----- Article -----
Pour ne donner qu’un seul exemple, la note condamne le caractère « figé et confinant au psittacisme » de l’exposé, on pourrait se demander si le meilleur moyen d’éviter la restitution de « plans en trois points » n’est-il pas de ne pas en proposer en classe, et de se livrer au contraire à la pratique propre à la lecture analytique, celle d’une émergence progressive d’un discours sur le texte par les élèves, les entrainant ainsi à développer leur esprit critique.

Loin d’un hypothétique « bon sens », une note engagée

Au bout du compte, la note, par son ton d’évidence, faussement consensuel, relève de la rhétorique du « bon sens » tout en proposant une position marquée idéologiquement. On a le sentiment que le travail du CSP consiste à proposer une sorte de validation après coup d’une représentation de ce que doit être l’enseignement des lettres, incluse dans une représentation de ce que doit être l’école en général. On ne reviendra pas sur la volonté de revenir aux seuls exercices les plus classiques du commentaire et de la dissertation.

En premier lieu, la revendication constante d’une culture humaniste semble devoir faire consensus. Mais en regardant ce qui doit être fait de cette culture, on commence à en mesurer la définition. Elle est opposée à la fois au « monde contemporain » et à une culture scientifique et technique. On retrouve donc une représentation du partage des disciplines liée à l’héritage romantique, né à l’époque napoléonienne, à la naissance même du lycée.

En second lieu, l’idée de placer les élèves dans une conscience du « temps long » et des « évolutions » devrait également faire consensus, même si on peut de demander en quoi cette proposition s’oppose avec les pratiques actuelles. La seule lecture des objets d’étude de première en lettres suffit pour penser le contraire, en quoi l’étude du « personnage de roman du XVIIe siècle à nos jours » ou celle de la « Poésie et quête de sens du Moyen-Âge à nos jours » empêchent elles d’aborder le temps long ? Seulement très vite, ce temps long est envisagé comme une continuité, sans aucune rupture, et s’articule avec un autre terme plus engagé, celui de tradition. La culture humaniste semble bien être, en fait, la culture du passé.

Un paragraphe illustre particulièrement cette approche, nous le citons intégralement (p.12 de la note) :

Les enseignements communs dispensés aux lycéens doivent leur permettre de partager une culture commune et de renouer, grâce aux approches des différentes disciplines, avec le temps long et la notion de tradition dans toute sa richesse et sa capacité à créer du nouveau à partir des éléments reçus. L’enfermement dans un présent continuel représente un risque d’aveuglement chez les jeunes générations : il importe d’ouvrir leur horizon temporel et de les amener à comprendre comment le contemporain émerge et se nourrit de l’ancien. C’est en ce sens que les enseignements communs doivent tenir le défi de construire une culture humaniste tout en demeurant en prise continue avec le monde contemporain.
-----
● Tâche demandée 1
Reformulez sous forme de liste le paragraphe de l'article sur la note du CSP qui commence par « En premier lieu », en gardant ses faits principaux.
● Tâche demandée 2
Relevez toutes les expressions placées entre guillemets dans l'article sur la note du CSP, en ne citant qu'une fois celles qui reviennent.
● Tâche demandée 3
Poursuivez l'article sur la note du CSP à partir de la fin de la citation.
----- Matériel extrait -----
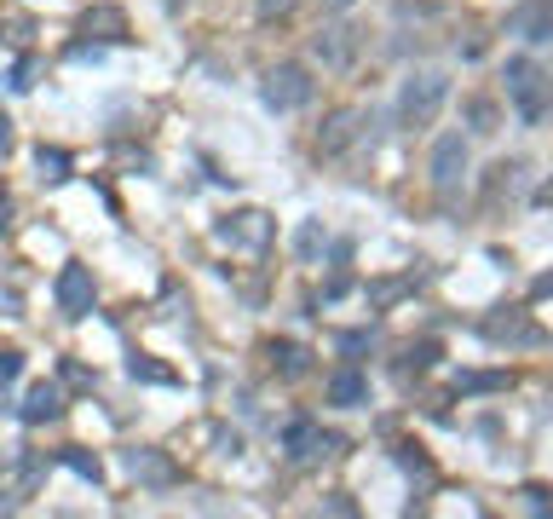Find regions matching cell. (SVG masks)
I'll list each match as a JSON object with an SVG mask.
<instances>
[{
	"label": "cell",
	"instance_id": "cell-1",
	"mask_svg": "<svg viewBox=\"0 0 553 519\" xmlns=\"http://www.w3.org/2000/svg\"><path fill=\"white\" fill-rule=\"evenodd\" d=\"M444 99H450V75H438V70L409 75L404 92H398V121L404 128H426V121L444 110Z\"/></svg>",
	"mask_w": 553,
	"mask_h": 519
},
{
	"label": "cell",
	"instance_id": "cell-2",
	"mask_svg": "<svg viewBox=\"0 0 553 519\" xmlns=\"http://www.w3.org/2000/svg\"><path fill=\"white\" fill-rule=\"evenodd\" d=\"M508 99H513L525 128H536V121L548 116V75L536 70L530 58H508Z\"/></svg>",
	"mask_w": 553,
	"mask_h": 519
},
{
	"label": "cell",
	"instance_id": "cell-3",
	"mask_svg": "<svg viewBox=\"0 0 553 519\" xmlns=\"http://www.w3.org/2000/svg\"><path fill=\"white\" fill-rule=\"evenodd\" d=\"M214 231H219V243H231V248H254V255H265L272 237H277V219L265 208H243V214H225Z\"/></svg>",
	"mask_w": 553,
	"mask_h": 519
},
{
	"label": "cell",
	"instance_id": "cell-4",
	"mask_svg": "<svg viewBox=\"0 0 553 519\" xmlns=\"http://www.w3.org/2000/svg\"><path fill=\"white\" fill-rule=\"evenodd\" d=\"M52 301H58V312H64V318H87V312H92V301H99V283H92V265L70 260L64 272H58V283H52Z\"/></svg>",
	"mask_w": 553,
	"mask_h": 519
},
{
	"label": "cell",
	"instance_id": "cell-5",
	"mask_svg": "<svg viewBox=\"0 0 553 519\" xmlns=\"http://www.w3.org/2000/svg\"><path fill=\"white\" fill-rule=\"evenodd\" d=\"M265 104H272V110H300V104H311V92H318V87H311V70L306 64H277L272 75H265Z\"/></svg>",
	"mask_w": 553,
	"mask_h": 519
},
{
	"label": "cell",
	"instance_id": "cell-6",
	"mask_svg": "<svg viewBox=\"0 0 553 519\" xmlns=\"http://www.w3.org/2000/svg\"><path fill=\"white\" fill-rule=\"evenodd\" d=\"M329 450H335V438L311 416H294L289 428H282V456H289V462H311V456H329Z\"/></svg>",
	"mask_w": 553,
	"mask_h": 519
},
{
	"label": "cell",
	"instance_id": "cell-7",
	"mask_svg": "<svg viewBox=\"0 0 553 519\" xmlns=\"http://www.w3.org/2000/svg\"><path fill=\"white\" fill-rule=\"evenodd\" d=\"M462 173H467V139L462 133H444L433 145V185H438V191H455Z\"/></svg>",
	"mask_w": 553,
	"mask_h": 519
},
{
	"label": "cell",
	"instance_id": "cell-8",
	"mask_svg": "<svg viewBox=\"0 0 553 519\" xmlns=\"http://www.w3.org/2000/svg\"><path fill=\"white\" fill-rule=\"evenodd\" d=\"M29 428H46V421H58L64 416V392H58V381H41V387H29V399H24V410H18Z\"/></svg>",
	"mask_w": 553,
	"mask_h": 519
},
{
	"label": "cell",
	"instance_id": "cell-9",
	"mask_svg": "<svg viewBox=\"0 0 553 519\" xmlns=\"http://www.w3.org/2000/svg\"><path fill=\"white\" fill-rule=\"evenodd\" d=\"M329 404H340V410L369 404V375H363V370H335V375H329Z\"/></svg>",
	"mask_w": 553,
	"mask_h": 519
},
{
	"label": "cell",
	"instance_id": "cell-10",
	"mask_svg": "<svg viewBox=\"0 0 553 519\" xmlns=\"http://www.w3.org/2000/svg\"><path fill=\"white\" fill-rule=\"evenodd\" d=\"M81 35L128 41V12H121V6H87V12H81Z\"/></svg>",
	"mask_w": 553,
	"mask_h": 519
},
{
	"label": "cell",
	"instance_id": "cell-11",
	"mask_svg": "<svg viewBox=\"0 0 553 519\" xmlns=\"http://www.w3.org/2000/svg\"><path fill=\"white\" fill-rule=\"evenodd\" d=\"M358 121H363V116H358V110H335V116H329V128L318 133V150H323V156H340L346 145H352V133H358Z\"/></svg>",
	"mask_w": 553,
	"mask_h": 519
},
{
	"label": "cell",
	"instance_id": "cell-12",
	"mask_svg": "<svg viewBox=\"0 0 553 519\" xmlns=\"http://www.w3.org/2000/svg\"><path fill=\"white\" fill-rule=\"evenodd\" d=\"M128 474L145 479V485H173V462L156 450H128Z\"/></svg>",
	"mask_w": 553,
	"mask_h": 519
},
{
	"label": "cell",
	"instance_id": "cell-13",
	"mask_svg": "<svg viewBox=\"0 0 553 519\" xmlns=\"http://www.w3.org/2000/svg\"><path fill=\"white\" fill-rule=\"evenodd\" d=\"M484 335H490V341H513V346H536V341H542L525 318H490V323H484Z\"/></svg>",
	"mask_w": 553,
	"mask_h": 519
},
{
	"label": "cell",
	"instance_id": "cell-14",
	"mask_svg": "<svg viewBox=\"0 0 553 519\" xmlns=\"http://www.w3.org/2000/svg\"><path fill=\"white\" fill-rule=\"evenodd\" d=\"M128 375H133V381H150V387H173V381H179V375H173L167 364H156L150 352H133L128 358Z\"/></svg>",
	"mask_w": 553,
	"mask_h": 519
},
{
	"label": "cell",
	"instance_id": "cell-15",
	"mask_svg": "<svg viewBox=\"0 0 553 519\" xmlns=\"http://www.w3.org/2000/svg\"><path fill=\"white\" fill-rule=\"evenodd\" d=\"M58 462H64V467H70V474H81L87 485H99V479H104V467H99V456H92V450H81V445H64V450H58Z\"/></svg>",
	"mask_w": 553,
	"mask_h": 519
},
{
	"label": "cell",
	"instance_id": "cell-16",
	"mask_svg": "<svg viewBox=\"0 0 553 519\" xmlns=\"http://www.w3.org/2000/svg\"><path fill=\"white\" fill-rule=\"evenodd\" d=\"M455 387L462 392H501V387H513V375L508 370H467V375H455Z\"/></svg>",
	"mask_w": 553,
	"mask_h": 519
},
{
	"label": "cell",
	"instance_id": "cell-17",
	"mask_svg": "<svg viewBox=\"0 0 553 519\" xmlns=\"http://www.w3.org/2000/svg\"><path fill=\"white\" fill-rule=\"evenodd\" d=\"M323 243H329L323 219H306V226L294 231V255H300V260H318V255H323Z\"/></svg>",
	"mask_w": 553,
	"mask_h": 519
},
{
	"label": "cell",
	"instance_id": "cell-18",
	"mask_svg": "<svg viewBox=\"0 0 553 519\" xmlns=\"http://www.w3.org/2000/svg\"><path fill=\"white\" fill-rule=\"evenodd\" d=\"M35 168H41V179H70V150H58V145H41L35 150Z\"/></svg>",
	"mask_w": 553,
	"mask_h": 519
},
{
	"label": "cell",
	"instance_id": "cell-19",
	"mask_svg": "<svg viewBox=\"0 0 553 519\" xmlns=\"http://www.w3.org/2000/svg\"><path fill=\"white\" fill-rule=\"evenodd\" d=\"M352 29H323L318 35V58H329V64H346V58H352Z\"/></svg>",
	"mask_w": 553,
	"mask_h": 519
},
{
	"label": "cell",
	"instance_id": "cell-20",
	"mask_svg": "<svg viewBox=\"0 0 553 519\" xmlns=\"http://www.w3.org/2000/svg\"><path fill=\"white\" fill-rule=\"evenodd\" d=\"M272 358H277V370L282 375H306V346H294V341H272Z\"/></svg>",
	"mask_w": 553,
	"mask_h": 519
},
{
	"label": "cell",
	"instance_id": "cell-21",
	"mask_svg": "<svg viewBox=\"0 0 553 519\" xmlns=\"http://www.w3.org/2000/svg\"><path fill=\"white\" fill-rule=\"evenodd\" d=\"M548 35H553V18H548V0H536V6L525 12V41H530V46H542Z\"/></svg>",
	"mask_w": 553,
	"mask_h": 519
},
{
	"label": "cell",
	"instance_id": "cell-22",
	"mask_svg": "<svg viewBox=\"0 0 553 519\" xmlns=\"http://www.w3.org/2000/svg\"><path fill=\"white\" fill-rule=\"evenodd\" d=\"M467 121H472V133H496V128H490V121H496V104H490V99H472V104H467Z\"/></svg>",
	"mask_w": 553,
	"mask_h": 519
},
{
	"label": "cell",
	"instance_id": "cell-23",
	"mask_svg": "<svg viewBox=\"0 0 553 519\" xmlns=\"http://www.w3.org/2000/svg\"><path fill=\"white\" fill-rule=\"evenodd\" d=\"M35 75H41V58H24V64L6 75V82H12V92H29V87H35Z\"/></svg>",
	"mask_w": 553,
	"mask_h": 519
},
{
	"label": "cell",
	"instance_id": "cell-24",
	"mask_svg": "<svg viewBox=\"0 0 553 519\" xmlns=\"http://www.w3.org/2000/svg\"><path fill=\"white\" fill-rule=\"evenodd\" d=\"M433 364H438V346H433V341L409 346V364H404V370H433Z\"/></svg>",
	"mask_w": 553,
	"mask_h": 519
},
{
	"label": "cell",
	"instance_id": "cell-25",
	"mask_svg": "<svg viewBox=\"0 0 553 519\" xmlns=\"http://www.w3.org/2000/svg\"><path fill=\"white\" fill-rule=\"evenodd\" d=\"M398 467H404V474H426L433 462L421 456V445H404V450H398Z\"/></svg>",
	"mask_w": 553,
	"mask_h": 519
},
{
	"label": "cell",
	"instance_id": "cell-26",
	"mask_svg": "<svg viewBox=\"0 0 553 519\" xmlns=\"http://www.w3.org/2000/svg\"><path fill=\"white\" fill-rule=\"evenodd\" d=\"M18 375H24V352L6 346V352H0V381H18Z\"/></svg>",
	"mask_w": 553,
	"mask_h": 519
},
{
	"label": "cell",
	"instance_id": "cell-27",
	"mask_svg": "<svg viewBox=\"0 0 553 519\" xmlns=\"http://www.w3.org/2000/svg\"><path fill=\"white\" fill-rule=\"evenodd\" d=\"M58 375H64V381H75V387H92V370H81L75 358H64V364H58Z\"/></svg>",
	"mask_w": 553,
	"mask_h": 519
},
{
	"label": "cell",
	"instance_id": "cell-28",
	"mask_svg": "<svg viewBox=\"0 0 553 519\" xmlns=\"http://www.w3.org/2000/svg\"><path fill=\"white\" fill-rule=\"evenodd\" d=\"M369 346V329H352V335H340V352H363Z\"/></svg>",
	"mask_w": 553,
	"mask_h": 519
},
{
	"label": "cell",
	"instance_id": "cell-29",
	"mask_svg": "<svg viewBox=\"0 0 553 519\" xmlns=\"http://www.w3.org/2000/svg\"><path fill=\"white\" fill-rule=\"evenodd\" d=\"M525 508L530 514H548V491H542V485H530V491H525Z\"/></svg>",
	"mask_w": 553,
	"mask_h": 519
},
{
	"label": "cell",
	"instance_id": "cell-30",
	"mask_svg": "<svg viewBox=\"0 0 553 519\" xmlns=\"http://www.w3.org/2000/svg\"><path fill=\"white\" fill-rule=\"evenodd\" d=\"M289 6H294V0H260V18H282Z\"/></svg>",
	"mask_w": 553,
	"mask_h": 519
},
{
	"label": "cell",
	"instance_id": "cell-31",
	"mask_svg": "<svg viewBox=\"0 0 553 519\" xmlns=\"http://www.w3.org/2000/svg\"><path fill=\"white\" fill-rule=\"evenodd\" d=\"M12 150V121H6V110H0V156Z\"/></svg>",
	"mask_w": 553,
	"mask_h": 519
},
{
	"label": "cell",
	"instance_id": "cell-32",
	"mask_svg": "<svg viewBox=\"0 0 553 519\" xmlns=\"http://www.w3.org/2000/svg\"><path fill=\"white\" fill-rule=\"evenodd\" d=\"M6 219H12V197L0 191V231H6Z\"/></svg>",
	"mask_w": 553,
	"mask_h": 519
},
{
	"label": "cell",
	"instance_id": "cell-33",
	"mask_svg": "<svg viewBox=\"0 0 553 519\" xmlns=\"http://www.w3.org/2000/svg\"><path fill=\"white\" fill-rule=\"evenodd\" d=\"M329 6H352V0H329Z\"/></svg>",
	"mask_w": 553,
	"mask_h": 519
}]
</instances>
-----
● Résultat de l'exercice 1
- La revendication constante d'une culture humaniste semble devoir faire consensus.
- C'est en regardant ce qui doit être fait de cette culture qu'on en mesure la définition.
- Cette culture est opposée à la fois au « monde contemporain » et à une culture scientifique et technique.
- On y retrouve une représentation du partage des disciplines liée à l'héritage romantique, né à l'époque napoléonienne, à la naissance du lycée.

● Résultat de l'exercice 2
- « figé et confinant au psittacisme »
- « plans en trois points »
- « bon sens »
- « monde contemporain »
- « temps long »
- « évolutions »
- « personnage de roman du XVIIe siècle à nos jours »
- « Poésie et quête de sens du Moyen-Âge à nos jours »

● Résultat de l'exercice 3
Ce paragraphe est sans doute l’un des plus pernicieux de la note : associer la notion de culture commune et celle de tradition est un choix très fort. Que la profondeur historique soit une nécessité absolue pour éclairer le présent et fabriquer un avenir, les humanistes et leur curiosité pour les textes anciens, les romantiques et leur passion pour l’univers gothique, les révolutionnaires de 1789 et leurs références à l’antiquité nous l’ont bien montré. Mais confondre allègrement histoire et tradition vise en fait, selon nous, à refuser d’envisager cette connaissance de l’histoire comme nourrissant un désir de rupture. Cette conception d’un progrès doux, où l’on « crée du nouveau à partir des éléments reçus » existe, elle est, là encore, plaidable, mais elle est marquée idéologiquement et n’a rien d’universel. Or elle rejoint une certaine conception de la littérature comme lieu de confort et d’accompagnement, sans aucun dérangement possible, ce que Laurent Demanze a appelé la « littérature doudou »5. Pourquoi ne pas proposer cet enseignement comme étant une théorie possible du littéraire ? Pourquoi ne pas appliquer aux lettres les belles pétitions de principe de l’enseignement scientifique donné dans la même note : « L’enseignement scientifique ne doit pas se confondre avec la diffusion « vulgarisée » de théories scientifiques dont on ignorerait la formation, les principaux concepts, les phénomènes qu’elles expliquent, etc. Il ne vise pas à dispenser une vague culture scientifique dont chacun reconnaîtra l’insuffisance pour former réellement les esprits » (p.16).

Il semble bien que la seule littérature possible soir celle de la continuité. Loin de nous l’envie de contester le principe selon lequel « le contemporain émerge et se nourrit de l’ancien », mais il faudrait poser la question des modalités de cette émergence. On sait le geste de rupture central dans la littérature depuis l’époque romantique, que dire alors à un élève à qui l’on ferait lire par exemple un Manifeste du surréalisme et qui nous opposerait cette contradiction toute simple entre la canonisation des contestataires du passé et la disgrâce de ceux du présent (cf. les scènes récentes au théâtre de l’Odéon, où des CRS ont été déployés pour protéger des gens qui célébraient des étudiants contestataires… d’étudiants contestataires !).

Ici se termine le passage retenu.